- 課題
火星観察についての本文を読み、次の問いに答えよ。
(a) 筆者が使う望遠鏡の製品名と口径は何か。
(b) 筆者はその望遠鏡を何年から使っているか。
(c) 2018年の接近で筆者に見えたのはどのようなものだったか。

- 対象本文
2020年10月18日の火星

 天体観測の秋。夜空の澄む日が増え、放射冷却の肌寒さが心地よくなってくる季節。2年ぶりに火星が地球に接近し、何気なく天体望遠鏡を向けた。

 レンズを覗いて驚いた。模様が見える! ボクが使う小型の望遠鏡では、見えないものとばかり思っていた。

 初めてマイ望遠鏡で、火星の模様を観察した記録。

なぜ、これまで火星の模様は見えなかったのか

「本当に火星は火星じゃないか!」

 火星が視野に入ったときの率直な感想だった。自分の星を初めて外から見た火星人が言いそうなセリフ。地球人が言うと阿呆に思われるかもしれない。

 けれど、これぞ天体観測の醍醐味だろう。写真でよく見る火星の姿を自分の眼で捉えたときの、静かな喜びと興奮。それを言葉にすると火星人のセリフになる。

 なお、念のために書いておこう。ボクが興奮した理由は火星出身だからではない。

 火星はおよそ2年おきに、地球と接近する。星好きは赤い星が夜空に輝くのを見て、また2年が経ったのかと月日を感じる。そして望遠鏡を向ける。ネットを見ると連日、そばで撮ってきたかのような素晴らしい写真が並ぶ。

 しかしボクは一度も、自分の望遠鏡でそれらしい火星の姿を見たことがなかった。2013年から使っているので、4回もチャンスはあったはずだが。

 記憶に新しいのは2018年の落胆だ。15年ぶりの大接近で盛り上がっていて、ボクも張り切っていた。けれど見えたのは、オレンジ色にぼんやりと薄く光る円。これはなんだ? まるでピンぼけした電球の写真を見ているようだった。

 そうした苦い記憶もあったので、マイ望遠鏡(VIXEN ED81S、口径81mm)では火星の模様は見えない、というのがボクの推測だった。望遠鏡の口径が小さすぎるのか*、それとも望遠鏡の扱いの腕が悪いのか……。

- 資料情報
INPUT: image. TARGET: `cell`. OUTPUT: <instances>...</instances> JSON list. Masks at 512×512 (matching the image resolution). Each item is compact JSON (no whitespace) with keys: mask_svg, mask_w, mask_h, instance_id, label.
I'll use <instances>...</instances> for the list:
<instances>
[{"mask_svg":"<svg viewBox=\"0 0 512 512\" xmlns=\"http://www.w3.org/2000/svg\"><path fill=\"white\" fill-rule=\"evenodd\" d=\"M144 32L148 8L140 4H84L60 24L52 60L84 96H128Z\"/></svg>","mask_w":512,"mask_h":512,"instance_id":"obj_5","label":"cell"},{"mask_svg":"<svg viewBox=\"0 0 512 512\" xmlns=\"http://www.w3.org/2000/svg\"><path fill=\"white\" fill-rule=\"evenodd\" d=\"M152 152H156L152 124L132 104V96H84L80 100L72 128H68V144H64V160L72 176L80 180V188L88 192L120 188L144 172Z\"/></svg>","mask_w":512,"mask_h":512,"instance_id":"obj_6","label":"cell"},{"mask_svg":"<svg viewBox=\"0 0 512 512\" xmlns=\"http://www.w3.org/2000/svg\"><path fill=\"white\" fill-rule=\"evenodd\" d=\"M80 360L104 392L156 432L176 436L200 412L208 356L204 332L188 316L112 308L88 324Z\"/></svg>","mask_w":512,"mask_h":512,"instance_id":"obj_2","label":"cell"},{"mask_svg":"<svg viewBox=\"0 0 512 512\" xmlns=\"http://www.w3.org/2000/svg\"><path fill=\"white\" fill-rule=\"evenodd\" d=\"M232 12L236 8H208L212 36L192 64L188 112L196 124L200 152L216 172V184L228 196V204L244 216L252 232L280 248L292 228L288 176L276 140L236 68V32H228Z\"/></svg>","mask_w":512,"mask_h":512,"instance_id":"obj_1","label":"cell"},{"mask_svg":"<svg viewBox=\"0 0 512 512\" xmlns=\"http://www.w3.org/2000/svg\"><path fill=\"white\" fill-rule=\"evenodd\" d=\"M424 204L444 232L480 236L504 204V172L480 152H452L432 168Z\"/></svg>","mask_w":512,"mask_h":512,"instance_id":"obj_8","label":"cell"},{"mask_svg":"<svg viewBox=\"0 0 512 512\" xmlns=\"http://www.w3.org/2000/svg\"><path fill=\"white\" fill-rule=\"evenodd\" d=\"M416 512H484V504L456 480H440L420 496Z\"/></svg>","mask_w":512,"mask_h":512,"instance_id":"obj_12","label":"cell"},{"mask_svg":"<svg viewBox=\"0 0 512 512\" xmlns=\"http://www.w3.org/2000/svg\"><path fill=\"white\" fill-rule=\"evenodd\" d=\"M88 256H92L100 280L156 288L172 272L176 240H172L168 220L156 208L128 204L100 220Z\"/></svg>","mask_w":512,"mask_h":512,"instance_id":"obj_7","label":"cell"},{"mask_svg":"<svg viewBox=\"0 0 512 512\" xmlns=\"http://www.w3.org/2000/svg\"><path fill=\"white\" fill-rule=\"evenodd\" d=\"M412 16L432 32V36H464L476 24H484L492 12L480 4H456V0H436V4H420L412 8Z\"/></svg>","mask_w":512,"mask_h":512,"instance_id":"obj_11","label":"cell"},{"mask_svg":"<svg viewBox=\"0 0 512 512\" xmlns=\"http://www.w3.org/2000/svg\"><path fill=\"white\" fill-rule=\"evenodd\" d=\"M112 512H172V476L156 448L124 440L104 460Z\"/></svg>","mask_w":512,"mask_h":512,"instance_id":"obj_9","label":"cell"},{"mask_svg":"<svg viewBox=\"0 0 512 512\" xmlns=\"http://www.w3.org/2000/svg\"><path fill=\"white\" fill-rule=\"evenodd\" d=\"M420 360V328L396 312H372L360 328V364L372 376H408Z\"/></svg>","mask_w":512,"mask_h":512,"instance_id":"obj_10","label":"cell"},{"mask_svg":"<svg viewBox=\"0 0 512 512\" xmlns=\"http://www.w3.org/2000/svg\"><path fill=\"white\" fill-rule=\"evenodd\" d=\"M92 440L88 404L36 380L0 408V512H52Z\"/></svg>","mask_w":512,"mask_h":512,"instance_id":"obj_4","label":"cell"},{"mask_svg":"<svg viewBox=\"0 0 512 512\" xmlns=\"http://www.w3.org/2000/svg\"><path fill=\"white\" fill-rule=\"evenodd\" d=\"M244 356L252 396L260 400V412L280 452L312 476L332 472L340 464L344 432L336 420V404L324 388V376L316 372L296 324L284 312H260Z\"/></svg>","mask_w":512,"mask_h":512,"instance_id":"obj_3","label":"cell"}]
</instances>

- 解答
(a) VIXEN ED81S、口径81mm
(b) 2013年
(c) オレンジ色にぼんやりと薄く光る円